President Xi Jinping’s “China Dream” has turned into a nightmare for Hong Kong.
In the past two years, the city has seen a crackdown on civil liberties, mass arrests and imprisonment of pro-democracy activists, and a zero-Covid-19 policy that has turned into a disaster.
The situation is so bad that the architect of Hong Kong’s misery, Comrade Xi, has issued a rebuke to Beijing’s puppet government headed by Carrie Lam.
“[The administration] must mobilize all power and resources to take all necessary measures to ensure the safety and health of the Hong Kong people, and ensure stability,” the general secretary of China’s ruling Communist Party said, according to media reports.
A record 1,619 confirmed Covid-19 infections were reported on Tuesday. Another 5,400 preliminary positive results were also announced.
Media reports have since suggested that new daily infections could climb to more than 4,000 as the Omicron-fuelled outbreak continues to spread.
City in chaos:
- Apart from the Covid-19 crisis, Hong Kong has suffered political upheaval.
- A Beijing-imposed National Security Law has muzzled the media and seen hundreds of pro-democracy activists arrested.
- Many are now languishing in prison cells.
- The clampdown came after mass protests in 2019.
- Known as the summer of discontent, millions of Hong Kong people took part in pro-democracy rallies.

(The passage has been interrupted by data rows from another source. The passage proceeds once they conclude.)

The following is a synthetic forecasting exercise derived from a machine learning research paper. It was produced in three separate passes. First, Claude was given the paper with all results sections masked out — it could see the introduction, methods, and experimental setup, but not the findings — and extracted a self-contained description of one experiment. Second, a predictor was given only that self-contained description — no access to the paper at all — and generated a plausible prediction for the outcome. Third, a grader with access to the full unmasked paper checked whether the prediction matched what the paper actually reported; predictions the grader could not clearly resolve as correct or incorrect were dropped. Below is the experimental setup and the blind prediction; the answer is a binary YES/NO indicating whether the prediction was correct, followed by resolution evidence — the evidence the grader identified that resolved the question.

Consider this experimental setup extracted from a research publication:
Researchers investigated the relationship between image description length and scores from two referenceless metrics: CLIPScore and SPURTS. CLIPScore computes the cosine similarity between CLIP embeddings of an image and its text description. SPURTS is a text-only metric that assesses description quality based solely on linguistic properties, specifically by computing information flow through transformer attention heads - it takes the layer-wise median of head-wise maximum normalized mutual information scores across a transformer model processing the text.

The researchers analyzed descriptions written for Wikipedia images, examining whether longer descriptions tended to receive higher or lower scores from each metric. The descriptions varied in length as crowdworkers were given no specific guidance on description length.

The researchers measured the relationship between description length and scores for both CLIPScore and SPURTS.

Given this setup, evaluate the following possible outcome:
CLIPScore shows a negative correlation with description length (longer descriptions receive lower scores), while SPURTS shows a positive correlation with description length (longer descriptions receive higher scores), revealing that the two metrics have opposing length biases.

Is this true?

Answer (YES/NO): NO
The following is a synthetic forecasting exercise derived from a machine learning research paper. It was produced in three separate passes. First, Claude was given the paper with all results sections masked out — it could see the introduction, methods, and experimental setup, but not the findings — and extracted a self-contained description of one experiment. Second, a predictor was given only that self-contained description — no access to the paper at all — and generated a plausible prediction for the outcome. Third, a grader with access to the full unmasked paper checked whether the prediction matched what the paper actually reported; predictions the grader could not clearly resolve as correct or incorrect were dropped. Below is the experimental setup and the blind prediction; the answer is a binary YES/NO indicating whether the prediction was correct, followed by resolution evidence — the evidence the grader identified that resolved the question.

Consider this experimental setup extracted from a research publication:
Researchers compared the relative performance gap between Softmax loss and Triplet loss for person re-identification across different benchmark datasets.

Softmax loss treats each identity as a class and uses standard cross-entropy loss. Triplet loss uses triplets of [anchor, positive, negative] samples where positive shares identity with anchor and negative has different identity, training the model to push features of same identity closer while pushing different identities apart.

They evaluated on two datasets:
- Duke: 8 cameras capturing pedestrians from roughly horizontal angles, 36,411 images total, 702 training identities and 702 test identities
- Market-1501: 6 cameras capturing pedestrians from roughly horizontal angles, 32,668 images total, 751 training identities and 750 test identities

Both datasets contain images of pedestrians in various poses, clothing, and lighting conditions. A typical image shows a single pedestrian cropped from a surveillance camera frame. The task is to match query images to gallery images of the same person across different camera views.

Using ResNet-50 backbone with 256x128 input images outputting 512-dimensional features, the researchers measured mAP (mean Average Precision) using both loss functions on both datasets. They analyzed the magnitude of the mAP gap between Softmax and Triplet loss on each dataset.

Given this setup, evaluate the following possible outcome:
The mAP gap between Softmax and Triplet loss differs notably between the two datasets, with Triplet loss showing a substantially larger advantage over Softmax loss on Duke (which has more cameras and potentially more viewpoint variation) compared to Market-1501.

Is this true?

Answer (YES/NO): YES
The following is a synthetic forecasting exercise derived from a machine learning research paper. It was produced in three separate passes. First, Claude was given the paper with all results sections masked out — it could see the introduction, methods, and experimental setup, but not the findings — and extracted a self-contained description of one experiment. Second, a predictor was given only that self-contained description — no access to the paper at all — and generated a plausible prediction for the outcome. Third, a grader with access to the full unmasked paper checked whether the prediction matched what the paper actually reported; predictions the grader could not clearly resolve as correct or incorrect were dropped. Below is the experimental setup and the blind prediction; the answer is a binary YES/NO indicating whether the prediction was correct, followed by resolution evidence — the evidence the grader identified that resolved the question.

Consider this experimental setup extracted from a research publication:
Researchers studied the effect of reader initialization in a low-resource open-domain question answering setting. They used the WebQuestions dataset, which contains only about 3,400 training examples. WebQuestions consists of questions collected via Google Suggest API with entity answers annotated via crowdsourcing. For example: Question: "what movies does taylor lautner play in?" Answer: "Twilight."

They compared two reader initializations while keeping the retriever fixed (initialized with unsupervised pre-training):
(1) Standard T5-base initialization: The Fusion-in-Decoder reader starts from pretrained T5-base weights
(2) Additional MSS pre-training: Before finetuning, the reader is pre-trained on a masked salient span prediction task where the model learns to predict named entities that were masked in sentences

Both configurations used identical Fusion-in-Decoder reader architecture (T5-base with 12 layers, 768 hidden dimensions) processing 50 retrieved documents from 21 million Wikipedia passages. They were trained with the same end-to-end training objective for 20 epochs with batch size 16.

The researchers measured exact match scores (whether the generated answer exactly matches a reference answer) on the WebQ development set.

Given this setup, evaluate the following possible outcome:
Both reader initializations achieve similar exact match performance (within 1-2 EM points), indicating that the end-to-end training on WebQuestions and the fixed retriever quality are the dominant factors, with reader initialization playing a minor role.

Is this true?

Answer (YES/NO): NO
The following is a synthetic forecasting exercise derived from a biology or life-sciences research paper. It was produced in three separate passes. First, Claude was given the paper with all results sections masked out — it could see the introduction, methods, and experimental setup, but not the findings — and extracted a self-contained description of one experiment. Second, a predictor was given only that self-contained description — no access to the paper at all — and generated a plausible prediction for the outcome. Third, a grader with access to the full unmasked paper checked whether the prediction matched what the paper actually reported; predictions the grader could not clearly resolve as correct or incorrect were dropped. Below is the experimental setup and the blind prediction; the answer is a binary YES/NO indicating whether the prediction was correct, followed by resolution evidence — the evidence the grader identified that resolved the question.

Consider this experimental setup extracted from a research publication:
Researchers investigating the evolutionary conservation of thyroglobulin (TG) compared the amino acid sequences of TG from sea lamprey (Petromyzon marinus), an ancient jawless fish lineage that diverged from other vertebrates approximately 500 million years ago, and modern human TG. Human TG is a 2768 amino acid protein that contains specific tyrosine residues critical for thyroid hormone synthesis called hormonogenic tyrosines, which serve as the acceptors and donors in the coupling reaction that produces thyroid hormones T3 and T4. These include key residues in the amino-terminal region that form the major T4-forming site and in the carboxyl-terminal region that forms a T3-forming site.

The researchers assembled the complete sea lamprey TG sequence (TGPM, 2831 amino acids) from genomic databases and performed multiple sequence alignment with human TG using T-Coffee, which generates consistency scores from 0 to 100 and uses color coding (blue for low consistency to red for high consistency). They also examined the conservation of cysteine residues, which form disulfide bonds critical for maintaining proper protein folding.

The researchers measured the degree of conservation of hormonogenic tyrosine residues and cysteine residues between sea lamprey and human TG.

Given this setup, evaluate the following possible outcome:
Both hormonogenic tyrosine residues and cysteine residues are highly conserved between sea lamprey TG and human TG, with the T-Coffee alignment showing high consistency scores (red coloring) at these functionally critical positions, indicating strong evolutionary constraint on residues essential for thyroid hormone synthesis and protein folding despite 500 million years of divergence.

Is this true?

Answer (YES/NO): YES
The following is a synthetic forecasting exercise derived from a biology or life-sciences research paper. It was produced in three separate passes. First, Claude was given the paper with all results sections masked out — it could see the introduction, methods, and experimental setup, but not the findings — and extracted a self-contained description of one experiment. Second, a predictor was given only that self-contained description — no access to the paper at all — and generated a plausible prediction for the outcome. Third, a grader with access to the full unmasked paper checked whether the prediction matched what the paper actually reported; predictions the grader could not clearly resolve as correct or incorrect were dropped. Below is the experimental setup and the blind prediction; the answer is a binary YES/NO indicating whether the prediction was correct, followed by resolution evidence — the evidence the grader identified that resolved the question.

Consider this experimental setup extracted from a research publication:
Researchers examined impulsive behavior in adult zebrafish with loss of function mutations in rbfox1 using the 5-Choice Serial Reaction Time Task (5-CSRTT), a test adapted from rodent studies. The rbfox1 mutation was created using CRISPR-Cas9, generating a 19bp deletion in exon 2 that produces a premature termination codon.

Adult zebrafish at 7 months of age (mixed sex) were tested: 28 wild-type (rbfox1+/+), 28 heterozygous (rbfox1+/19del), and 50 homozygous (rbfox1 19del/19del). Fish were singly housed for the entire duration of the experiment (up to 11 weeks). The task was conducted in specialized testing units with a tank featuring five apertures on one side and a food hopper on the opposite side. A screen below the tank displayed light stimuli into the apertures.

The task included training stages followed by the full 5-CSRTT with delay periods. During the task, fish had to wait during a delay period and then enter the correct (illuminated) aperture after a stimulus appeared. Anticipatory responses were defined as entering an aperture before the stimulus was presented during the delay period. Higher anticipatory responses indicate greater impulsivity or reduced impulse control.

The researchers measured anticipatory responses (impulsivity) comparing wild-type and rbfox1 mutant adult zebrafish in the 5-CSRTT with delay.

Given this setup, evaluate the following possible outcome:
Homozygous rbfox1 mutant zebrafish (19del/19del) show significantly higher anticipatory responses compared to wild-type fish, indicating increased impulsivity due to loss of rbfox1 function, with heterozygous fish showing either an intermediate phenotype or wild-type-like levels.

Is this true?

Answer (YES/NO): YES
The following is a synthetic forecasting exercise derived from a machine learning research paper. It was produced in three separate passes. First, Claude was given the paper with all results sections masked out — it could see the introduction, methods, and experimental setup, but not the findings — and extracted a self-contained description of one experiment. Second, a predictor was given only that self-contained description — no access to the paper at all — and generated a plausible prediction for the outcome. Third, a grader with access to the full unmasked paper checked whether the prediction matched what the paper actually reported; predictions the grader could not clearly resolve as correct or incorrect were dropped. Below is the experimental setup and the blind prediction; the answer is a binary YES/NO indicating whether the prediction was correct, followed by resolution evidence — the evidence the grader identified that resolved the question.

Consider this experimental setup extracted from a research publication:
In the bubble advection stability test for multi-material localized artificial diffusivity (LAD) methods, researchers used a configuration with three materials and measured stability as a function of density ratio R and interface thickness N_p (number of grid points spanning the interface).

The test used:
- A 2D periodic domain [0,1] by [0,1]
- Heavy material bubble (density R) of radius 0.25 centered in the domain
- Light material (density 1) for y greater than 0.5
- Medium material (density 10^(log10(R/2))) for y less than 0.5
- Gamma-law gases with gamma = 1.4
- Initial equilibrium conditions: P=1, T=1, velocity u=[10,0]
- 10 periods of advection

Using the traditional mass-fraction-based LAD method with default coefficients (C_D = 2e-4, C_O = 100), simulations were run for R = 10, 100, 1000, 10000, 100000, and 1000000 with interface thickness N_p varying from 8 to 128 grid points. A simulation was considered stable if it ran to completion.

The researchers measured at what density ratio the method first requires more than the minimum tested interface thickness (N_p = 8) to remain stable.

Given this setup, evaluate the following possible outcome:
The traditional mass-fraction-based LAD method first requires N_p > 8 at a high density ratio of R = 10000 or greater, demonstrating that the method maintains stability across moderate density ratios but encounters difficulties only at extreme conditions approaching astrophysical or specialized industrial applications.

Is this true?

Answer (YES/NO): YES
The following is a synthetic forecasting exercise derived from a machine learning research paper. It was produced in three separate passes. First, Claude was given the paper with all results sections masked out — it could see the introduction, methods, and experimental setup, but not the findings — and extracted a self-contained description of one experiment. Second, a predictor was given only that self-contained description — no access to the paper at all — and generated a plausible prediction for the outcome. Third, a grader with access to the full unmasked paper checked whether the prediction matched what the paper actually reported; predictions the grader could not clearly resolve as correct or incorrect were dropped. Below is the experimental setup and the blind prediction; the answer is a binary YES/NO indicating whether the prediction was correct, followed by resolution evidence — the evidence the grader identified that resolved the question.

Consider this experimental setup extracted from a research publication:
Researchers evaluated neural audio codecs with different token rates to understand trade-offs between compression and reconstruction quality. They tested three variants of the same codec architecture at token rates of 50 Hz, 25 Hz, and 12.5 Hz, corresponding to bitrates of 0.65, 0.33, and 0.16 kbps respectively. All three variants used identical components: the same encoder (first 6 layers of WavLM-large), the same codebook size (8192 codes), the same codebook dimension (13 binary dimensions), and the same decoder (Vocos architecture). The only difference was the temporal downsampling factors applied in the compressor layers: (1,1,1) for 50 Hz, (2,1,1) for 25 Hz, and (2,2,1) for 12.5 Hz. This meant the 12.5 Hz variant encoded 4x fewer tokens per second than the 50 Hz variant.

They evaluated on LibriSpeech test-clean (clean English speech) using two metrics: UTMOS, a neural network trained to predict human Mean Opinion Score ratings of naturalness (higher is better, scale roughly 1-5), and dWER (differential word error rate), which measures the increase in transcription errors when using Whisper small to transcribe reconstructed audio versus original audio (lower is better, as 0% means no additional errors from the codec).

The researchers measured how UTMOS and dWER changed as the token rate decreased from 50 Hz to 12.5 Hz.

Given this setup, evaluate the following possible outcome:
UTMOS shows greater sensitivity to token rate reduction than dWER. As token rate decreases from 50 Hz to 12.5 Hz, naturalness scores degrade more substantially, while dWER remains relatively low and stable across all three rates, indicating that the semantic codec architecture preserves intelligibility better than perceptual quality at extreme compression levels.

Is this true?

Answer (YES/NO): NO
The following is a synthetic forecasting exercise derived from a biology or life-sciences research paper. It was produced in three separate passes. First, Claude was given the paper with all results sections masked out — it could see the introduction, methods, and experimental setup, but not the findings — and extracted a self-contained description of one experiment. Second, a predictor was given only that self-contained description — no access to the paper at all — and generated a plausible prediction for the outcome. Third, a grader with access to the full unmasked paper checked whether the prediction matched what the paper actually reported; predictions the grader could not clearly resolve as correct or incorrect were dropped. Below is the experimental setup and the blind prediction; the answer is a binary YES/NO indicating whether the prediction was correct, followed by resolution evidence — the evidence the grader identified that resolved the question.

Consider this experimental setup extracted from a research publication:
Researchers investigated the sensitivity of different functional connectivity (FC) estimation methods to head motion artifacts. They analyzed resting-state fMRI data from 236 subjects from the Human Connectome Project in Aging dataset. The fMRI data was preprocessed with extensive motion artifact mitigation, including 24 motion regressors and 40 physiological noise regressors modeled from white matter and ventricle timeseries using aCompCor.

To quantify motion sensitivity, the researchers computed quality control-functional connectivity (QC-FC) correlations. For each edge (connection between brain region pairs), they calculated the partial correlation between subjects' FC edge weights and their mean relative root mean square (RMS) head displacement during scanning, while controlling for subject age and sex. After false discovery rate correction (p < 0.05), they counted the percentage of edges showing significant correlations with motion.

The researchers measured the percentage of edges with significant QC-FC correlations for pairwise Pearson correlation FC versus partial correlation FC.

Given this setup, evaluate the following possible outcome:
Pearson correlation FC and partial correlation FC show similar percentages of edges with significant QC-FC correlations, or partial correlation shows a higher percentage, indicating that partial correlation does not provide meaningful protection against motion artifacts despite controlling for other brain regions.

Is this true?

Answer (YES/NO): NO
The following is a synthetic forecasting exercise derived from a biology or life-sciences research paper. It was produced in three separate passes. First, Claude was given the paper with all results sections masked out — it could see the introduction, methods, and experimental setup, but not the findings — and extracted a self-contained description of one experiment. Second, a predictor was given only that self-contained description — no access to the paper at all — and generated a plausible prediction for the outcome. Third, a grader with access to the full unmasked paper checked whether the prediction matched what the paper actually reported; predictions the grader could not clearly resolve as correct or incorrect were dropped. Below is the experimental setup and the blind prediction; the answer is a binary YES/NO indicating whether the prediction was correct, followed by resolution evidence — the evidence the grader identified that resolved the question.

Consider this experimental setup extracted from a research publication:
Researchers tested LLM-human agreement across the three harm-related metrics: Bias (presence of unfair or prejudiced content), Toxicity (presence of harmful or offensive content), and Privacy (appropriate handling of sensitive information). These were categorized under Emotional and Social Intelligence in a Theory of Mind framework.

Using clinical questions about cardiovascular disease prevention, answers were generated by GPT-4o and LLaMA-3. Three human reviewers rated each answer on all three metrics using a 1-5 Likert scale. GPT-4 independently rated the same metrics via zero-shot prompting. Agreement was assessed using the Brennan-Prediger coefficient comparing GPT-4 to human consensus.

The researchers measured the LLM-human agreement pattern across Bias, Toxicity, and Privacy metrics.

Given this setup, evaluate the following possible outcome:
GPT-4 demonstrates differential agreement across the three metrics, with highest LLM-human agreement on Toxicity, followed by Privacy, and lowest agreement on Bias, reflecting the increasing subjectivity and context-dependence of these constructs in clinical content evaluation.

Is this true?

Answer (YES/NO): NO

- China’s response was to rip up the “One Country, Two Systems” model agreed before the 1997 handover, ending British rule.
Delve deeper: Roland Freudenstein, the policy director of the Wilfried Marten Centre for European Studies in Brussels, warned of the dangers facing Hong Kong in an essay published by EUobserver back in 2020.
What he said: “In total contravention of the Sino-British Joint Declaration about Hong Kong, China imposed a ‘security law’ on the city, which will mean direct Chinese police and intelligence presence there and the end of the ‘One Country, Two Systems principle.”
The future is in the past: Hong Kong’s judiciary is now at risk of being breached after the city’s media was silenced following the closure of pro-democracy newspaper Apple Daily last June.
Rule of law: “Terrorism and sedition charges are being improperly used to stifle the exercise of fundamental rights, which are protected under international law,” United Nations’ Special Rapporteurs stressed in 2021.
Red terror: “In one year, the National Security Law has put Hong Kong on a rapid path to becoming a police state and created a human rights emergency for the people living there,” Yamini Mishra, the Asia-Pacific regional director at Amnesty International, said.
China Factor comment: Beijing has already swept away the last vestiges of the city’s “autonomy.” In 2019, China’s state-run media described the massive pro-democracy protests as a “Color Revolution.” Now, life for Hong Kong’s residents is seen through a prism of red.